Identity-based attacks
Key Questions
What is Rokarolla Android trojan and what does it target?
Rokarolla is a new Android banking trojan targeting 217 banking and cryptocurrency apps with 137 commands for device takeover. It poses a significant mobile threat according to Zimperium research.
How are ClickFix campaigns evolving?
ClickFix lures now use fake audio files, CAPTCHA prompts, and three new loaders (BabaDeda, Lorem Ipsum, Potemkin) delivered via compromised WordPress sites. Threat actors also abuse claude.ai shared chats, affecting over 2,000 victims.
What phishing service did the FBI disrupt?
The FBI, with Google and partners, dismantled 'Outsider Enterprise,' an AI-powered phishing-as-a-service operation. The takedown targeted large-scale credential theft campaigns.
Which messaging system was breached via social engineering?
France's government Tchap secure messaging platform was compromised, exposing 73K users and 643K messages. The breach relied on social engineering tactics.
What malware is delivered through Microsoft Account Security Alert lures?
Python-based NarwhalRAT malware attributed to ScarCruft is being delivered via fake Microsoft Account Security Alert emails. It joins other fileless stealers like Phantom targeting browser credentials.

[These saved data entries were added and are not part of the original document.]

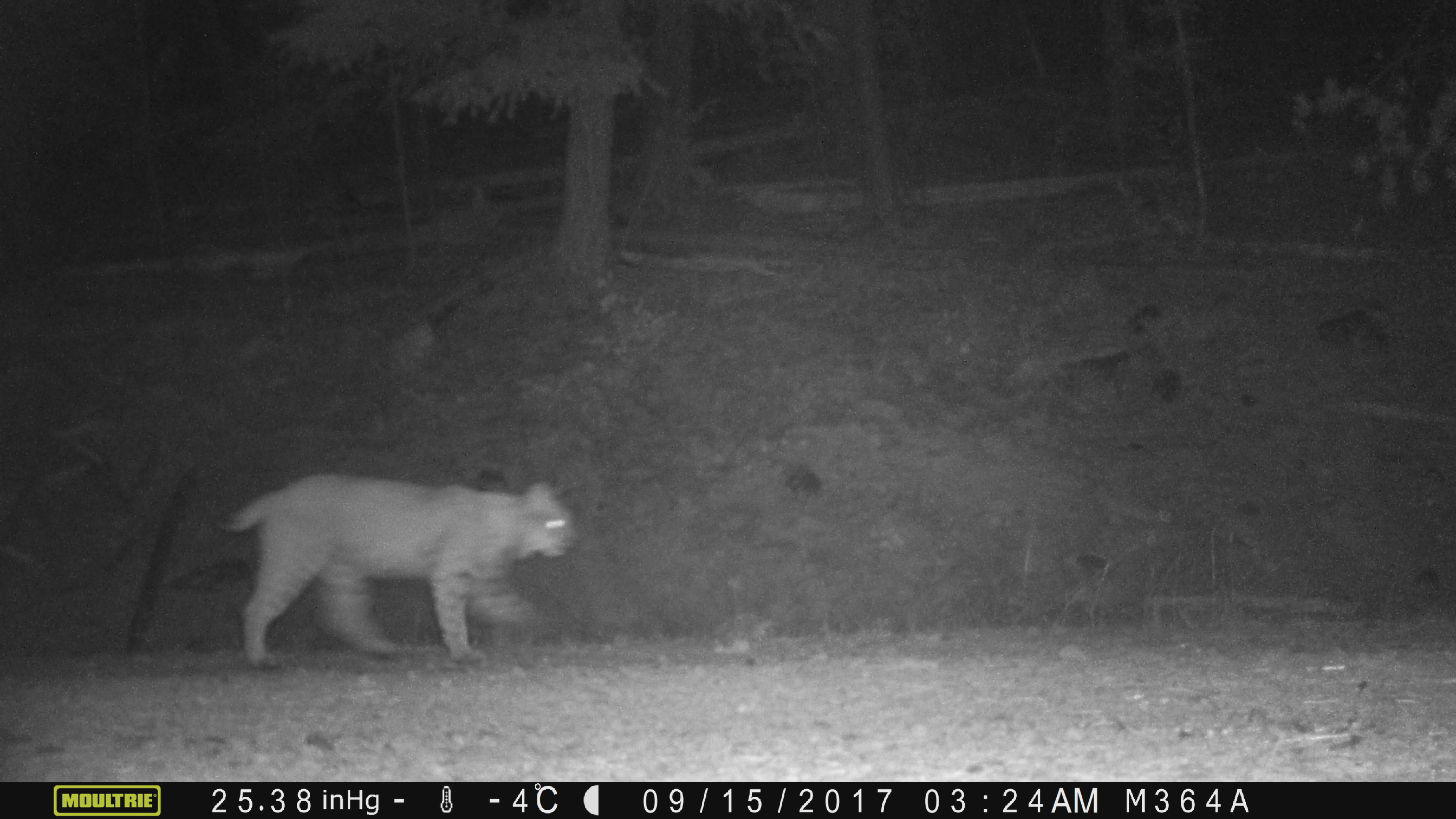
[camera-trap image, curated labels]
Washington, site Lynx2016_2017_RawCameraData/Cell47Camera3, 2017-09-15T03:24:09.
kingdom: Animalia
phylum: Chordata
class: Mammalia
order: Carnivora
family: Felidae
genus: Lynx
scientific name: Lynx rufus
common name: bobcat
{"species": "Lynx rufus (bobcat)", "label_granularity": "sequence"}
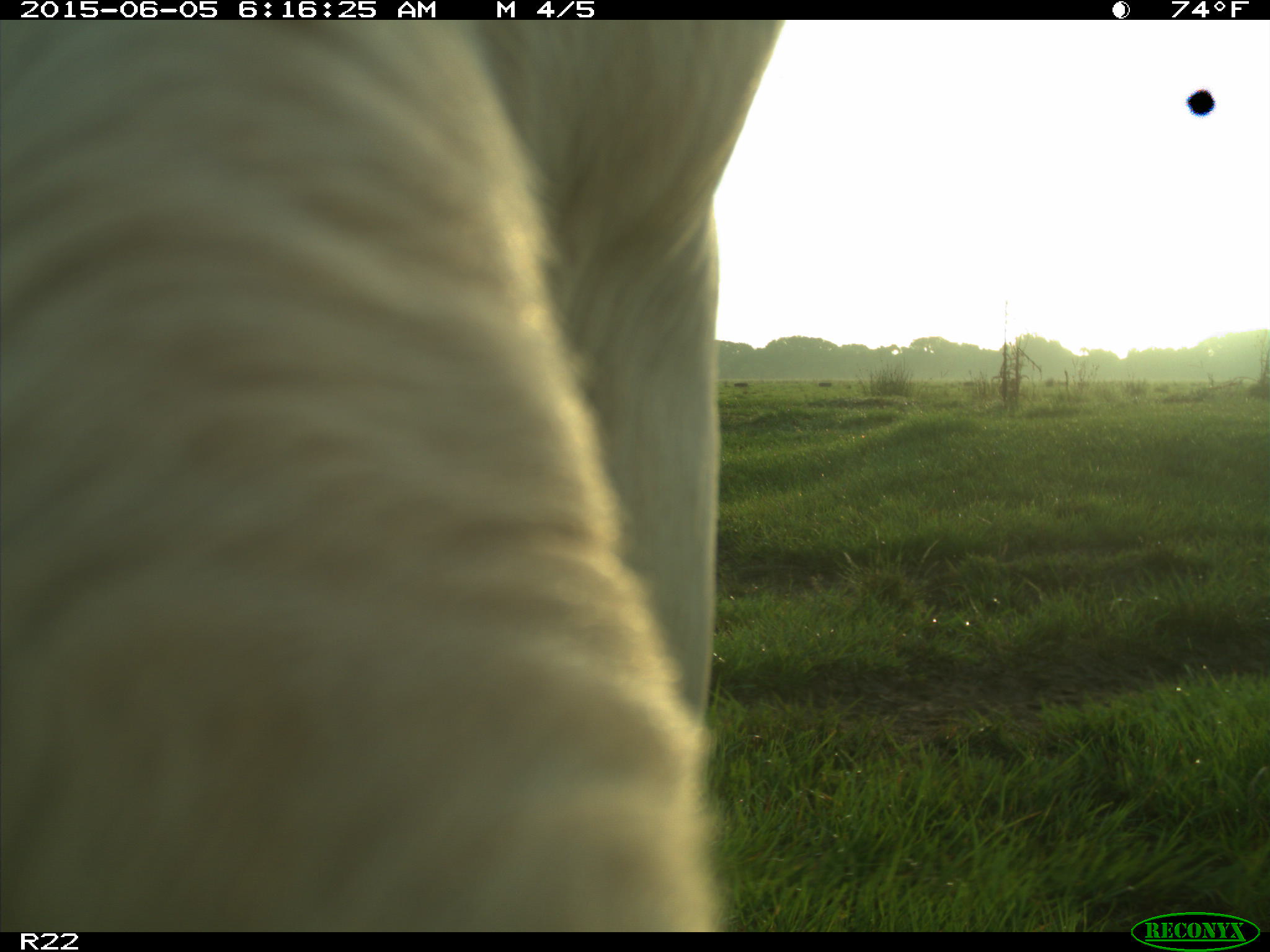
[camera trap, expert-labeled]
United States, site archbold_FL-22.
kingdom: Animalia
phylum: Chordata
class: Mammalia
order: Artiodactyla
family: Bovidae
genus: Bos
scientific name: Bos taurus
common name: domestic cow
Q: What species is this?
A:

MFA bypass, social engineering, token theft. Rokarolla Android banking trojan targets 217 banking/crypto apps with 137 commands – significant mobile threat. Hackers use Microsoft Account Security Alert lures to deliver Python-based NarwhalRAT malware (ScarCruft). Hola VPN abuse – legitimate P2P proxy service hijacked for malware delivery (Darktrace). ClickFix campaigns evolving with fake audio files and CAPTCHA prompts; expands with three new loaders (BabaDeda, Lorem Ipsum, Potemkin) and modular delivery chains; pivot from signed installers to compromised WordPress sites. Social media video scams (TikTok/Instagram tutorials) emerging as malware delivery vector. French government Tchap secure messaging system breached via social engineering – 73K users, 643K messages exposed. Fileless Phantom Stealer targets browser credentials via multi-channel exfiltration – MaaS, heavily obfuscated, targeting banks. Threat actors abuse claude.ai shared chat for ClickFix lures – 2,000+ victims. FBI disrupts AI-powered phishing service 'Outsider Enterprise' – takedown with Google and partners.